During the last month of the past year, I prepared for my longest vacation so far. It was a sixteen-day trip through Indochina: Thailand, Cambodia, and Vietnam, the latter being the final country I visited. On the first seven days, I had a friend who traveled with me to Bangkok and Siem Reap, leaving me alone on my onward journey to Phnom Penh and Ho Chi Minh City.
It was my second day in Vietnam and I had a scheduled tour which I booked earlier through the website of TourRadar. I had credits stored on that website (I don’t remember how did I earn that though) so I technically got the tour for free. It was hosted by TheSinhTourist, one of the operators around Phạm Ngũ Lão.
The call time was seven in the morning and thankfully the hostel where I stayed is just a walk away from the place where we would meet. I arrived there 30 minutes early and checked in immediately. They asked for my ID or passport but I had nothing to show, because I left them all on our place. My bad. Thankfully, they just accepted my booking with the confirmation e-mail I showed them, and it was funny that they put in my nationality as British (I’m Filipino btw). There were a lot of us in the group and most of them were either groups of families, friends, or couples; I think I was the only person there who had no companion.
We left at eight and from Ho Chi Minh City, it was 70 kilometers and roughly an hour and a half bus journey to Củ Chi Tunnels. It was the first part of my day tour. During our trip, the guide asked us for the payment for the entrance tickets, and most of us were shocked, believing that we already paid that as an inclusion to the overall fee. We arrived there at approximately 9:30a.m. The tour guide bought the tickets, and we entered the site.
We started the tour by watching a documentary about the history of the tunnels, and how those underground networks helped them survive the war. Going back to history, there were Communist forces in South Vietnam, known as Việt Cộng (VC), who started digging a network of tunnels beneath the Củ Chi area in 1940s. Initially intended as storage for their arms, it eventually became their base of operations. This labyrinth of tunnels served as their own bomb-making factories, storage facilities, living quarters, hospitals, schools, and kitchens. It was also the place where communication and coordination were facilitated.

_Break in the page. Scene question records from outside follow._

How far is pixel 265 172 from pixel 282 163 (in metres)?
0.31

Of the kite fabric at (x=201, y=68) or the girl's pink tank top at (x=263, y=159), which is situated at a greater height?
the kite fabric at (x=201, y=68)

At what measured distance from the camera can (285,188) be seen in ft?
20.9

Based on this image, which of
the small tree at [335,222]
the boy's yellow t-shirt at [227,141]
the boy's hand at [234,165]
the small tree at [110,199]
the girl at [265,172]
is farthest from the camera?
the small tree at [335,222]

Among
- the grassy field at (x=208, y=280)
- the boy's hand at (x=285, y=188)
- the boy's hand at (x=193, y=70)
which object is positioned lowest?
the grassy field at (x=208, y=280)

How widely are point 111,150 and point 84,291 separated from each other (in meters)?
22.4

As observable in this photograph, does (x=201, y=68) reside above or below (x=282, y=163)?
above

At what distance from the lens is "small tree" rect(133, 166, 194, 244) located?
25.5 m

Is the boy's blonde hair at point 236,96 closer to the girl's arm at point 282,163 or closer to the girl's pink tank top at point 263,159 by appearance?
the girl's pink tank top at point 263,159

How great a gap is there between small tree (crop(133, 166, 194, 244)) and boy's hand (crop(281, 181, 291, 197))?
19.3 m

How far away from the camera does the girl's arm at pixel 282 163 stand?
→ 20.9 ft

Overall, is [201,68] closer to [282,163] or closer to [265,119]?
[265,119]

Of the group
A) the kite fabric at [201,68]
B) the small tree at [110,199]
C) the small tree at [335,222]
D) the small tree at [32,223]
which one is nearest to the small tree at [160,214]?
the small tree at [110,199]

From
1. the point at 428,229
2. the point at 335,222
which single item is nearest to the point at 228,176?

After watching, we walked on the perimeter and saw the tunnels in reality. The VC were very clever to think of that strategy, because it is really difficult to notice the traps and tunnels unless you are trained and are familiar of their signs. There was a demonstration where a guide hid inside a hole. That was the place where the snipers shoot and pop up and down to hide with cover of the leaves. Tourists also had a chance to try and take a picture of themselves half-hidden on the same spot.

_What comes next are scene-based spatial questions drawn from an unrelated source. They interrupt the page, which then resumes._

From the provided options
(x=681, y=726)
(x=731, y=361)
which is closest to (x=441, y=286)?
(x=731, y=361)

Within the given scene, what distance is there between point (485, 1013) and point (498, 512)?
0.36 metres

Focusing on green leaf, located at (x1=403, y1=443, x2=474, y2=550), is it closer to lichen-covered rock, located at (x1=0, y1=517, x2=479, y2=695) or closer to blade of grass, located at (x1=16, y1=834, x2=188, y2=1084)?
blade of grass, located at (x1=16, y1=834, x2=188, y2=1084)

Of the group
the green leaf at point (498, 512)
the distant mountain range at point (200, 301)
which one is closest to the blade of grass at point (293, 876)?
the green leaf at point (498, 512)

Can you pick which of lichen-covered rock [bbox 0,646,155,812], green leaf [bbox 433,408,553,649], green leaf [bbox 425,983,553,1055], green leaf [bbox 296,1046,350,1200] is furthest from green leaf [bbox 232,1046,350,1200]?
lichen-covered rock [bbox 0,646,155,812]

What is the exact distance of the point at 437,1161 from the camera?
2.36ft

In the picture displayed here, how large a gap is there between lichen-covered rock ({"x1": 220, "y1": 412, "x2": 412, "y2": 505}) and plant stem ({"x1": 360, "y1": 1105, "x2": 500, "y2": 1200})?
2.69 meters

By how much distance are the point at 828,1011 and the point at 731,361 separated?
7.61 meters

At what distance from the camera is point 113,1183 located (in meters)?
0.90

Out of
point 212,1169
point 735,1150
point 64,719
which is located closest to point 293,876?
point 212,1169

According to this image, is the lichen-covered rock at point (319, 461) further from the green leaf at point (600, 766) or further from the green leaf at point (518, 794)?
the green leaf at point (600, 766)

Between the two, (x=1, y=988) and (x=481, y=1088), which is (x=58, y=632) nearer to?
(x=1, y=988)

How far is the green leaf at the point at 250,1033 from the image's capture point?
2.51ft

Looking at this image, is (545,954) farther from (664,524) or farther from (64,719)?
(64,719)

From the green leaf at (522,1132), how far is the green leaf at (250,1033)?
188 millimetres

There were also examples of booby-traps and people can see how those work. Whoever falls into those simple torture devices will surely and slowly die. Naming some of them are seesaw trap, clipping armpit trap, rolling trap, window trap, and folding chair trap.

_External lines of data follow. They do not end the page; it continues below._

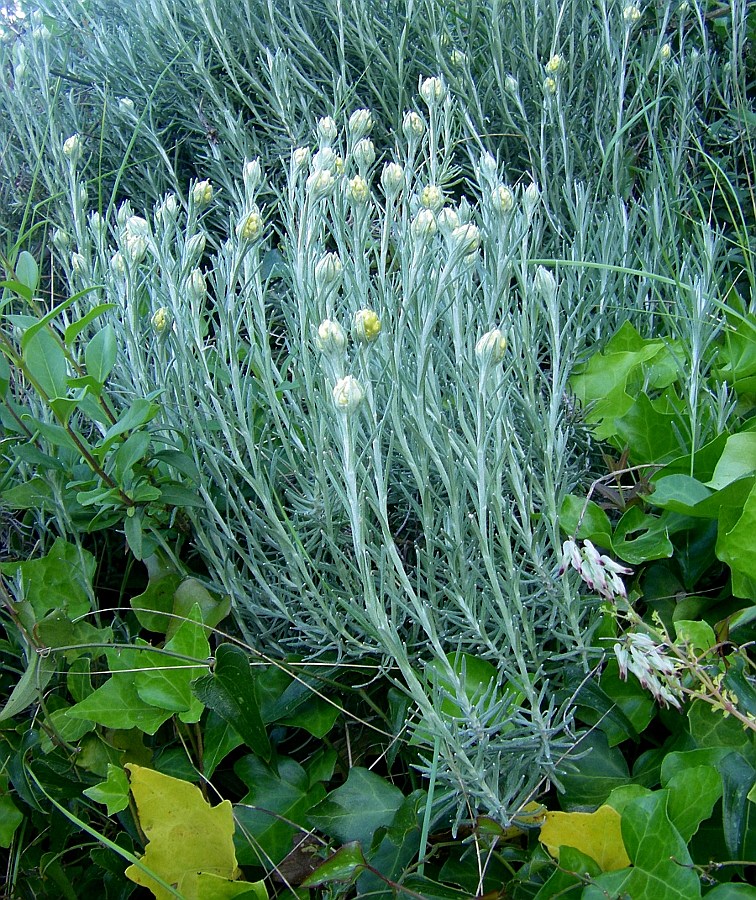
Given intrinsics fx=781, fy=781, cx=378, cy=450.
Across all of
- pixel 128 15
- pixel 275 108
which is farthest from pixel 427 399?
pixel 128 15

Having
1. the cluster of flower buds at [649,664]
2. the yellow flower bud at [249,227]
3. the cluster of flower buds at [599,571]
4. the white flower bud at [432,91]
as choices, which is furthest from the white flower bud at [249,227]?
the cluster of flower buds at [649,664]

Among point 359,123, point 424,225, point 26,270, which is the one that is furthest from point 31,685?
point 359,123

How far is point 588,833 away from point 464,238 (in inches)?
25.8

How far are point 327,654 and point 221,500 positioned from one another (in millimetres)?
287

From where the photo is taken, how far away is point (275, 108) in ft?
5.60

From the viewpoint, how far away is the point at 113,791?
0.96 metres

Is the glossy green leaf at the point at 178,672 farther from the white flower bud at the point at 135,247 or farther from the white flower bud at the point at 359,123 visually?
the white flower bud at the point at 359,123

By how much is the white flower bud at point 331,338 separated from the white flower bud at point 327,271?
0.12 metres

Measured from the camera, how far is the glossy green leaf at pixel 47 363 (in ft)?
3.46

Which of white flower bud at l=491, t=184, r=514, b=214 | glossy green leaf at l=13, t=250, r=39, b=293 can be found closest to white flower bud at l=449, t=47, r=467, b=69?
white flower bud at l=491, t=184, r=514, b=214

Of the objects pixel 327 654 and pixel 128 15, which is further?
pixel 128 15

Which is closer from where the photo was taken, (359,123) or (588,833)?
(588,833)

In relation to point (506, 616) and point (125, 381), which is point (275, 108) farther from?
point (506, 616)

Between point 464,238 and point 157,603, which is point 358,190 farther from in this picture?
point 157,603
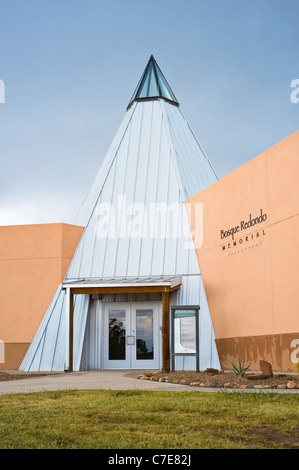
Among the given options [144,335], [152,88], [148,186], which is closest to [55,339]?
[144,335]

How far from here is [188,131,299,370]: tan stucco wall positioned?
14602 millimetres

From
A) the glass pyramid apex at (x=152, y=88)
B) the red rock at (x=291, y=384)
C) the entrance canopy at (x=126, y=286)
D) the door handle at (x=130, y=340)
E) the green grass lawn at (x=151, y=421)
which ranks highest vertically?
the glass pyramid apex at (x=152, y=88)

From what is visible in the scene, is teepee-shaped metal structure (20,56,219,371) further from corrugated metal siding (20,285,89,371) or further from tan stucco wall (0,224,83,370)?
tan stucco wall (0,224,83,370)

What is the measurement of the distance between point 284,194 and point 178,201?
7.12 m

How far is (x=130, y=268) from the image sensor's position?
21.0 metres

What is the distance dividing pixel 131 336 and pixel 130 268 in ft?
8.47

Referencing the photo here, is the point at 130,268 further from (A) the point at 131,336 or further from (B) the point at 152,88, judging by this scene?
(B) the point at 152,88

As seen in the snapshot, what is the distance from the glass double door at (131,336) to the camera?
66.3 feet

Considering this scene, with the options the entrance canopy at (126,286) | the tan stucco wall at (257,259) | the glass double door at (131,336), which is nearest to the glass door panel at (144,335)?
the glass double door at (131,336)

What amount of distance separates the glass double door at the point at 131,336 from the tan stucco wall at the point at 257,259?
2.72 metres

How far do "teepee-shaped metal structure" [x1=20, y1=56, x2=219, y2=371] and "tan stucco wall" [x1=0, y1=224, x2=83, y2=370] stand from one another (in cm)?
43

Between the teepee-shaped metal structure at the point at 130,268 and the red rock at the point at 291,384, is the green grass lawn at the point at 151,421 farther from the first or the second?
the teepee-shaped metal structure at the point at 130,268

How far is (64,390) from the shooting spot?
11.0m
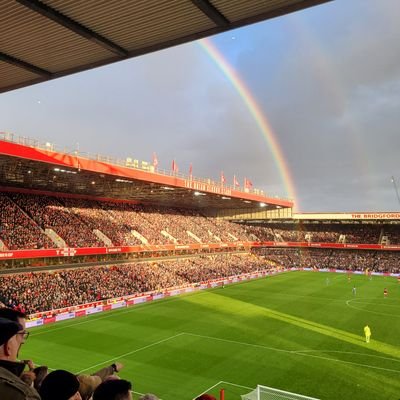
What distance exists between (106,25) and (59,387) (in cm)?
660

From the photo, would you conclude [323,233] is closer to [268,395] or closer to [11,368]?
[268,395]

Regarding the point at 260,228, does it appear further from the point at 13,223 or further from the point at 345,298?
the point at 13,223

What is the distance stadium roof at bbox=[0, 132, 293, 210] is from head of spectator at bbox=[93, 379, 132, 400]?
26.9 meters

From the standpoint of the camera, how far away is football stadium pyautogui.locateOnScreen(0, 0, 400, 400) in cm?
727

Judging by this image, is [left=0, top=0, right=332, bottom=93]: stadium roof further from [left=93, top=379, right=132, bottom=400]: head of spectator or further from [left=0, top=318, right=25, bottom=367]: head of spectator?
[left=93, top=379, right=132, bottom=400]: head of spectator

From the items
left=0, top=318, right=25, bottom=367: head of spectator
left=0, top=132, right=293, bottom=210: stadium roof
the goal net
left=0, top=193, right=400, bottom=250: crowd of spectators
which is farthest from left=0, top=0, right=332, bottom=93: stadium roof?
left=0, top=193, right=400, bottom=250: crowd of spectators

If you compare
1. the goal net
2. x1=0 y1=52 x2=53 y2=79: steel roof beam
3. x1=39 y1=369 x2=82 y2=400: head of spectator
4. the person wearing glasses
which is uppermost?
x1=0 y1=52 x2=53 y2=79: steel roof beam

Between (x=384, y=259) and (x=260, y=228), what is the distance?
2549 cm

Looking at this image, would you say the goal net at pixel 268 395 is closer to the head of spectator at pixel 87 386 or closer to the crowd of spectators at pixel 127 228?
the head of spectator at pixel 87 386

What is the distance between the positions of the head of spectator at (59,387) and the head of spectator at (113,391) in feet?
0.84

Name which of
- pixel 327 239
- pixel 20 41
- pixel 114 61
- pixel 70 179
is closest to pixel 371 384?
pixel 114 61

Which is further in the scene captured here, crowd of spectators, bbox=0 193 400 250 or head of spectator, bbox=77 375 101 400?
crowd of spectators, bbox=0 193 400 250

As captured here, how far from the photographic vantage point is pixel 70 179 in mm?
39062

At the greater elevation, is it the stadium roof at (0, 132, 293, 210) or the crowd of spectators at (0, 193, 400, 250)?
the stadium roof at (0, 132, 293, 210)
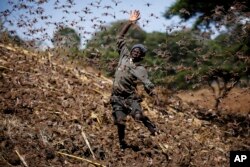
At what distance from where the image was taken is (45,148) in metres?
5.86

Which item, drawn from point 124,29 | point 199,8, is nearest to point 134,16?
point 124,29

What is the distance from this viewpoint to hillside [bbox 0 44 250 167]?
595 cm

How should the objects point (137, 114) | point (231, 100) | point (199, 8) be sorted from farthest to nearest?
point (231, 100)
point (199, 8)
point (137, 114)

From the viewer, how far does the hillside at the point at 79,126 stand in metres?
5.95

There was also an American M41 tank displayed which was destroyed by a delay mine in 1970, which made me realize that these mines are powerful enough to get rid of such attacks. There were also areas where there are demonstrations of the tools these people used while living beneath the ground. We were even served a food like the one they used to eat; it was a cassava I guess, and it is delicious anyway!
The most exciting part of the tour was when we tried to duck walk (almost crawl, actually) inside the tunnel. The pathway is really small and almost airless. It’s also dark inside and I wasn’t able to take a single photo. It was said that the complex was made even wider in order to accommodate Western visitors. There are some exit points within some 20 meters for people to go up in case of panic and claustrophobia. There are some points that we climbed up or down a level in order to move on to another one. As I remember, we crawled around 100 meters below. It took us around 20 minutes to finish on the other side.
That activity was exhausting but I learned more about them by experiencing that significant part of their camp. After that we went to a nearby shooting range and allowed us to have some time to rest before departure while some of us tried to buy bullets and shoot. I wanted to try it but unfortunately my budget did not allow me to do so. We left at 11:30a.m. and arrived in Ho Chi Minh City at around one in the afternoon.